As we travel along this path together there are a few things you will notice about me....a few constants. There are many things that change or evolve over time, and many that...well....are just me. I am completely an addictive/compulsive personality, and, I am very competitive. Even with myself. I am not a sore loser or anything like that, losing just makes me work harder. It's just, I do everything I can in advance of that moment not to lose.

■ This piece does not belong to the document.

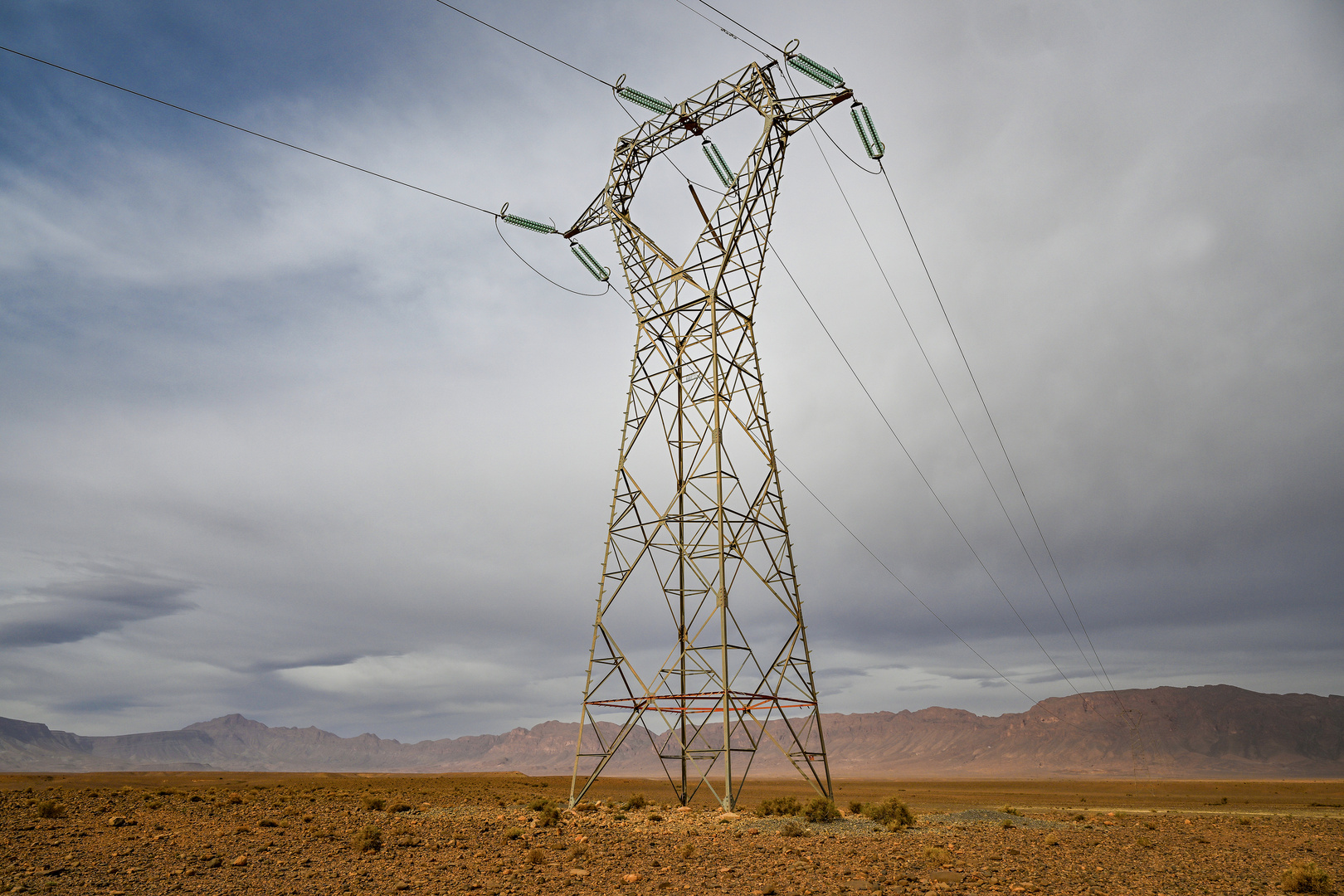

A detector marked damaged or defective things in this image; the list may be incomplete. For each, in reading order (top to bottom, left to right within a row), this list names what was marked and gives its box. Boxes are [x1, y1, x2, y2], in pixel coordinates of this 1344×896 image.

rusty steel lattice [564, 59, 850, 810]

So let's rewind to earlier this week when I was a dumbass with my TRX. I felt fantastic in that moment. I absolutely love any form of resistance training. Weight training was my personal favorite. There are so many moves using this thing that make it feel as it did when I was using weights. And now, now I hurt in ways I haven't hurt in a very long time. My 15lb munchkin feels like five hundred tons and I have serious lactic acid burn like sensations while trying to hold her. I went way over board. My quads feel completely jacked, triceps cramped, ass - well........sitting is unappealing. Sitting than rising, even less appealing. I'm going to lie down in a minute. The kids are all asleep and my hubby is doing his weekly work-out at hockey. He skipped the TRX..... and so to ensure he never uses my current condition as cause to bypass a workout, I acted as though nothing was wrong all day. I'm so f'ng tired right now...
On a shallow note. I saw this jacket I really would love to sport this winter. It has a belt. I loathe belts at the moment. When you have giant mom boobs, you don't wear anything with a belt. The boobs look like torpedos. I have my shallow side, it involves this jacket....with a belt.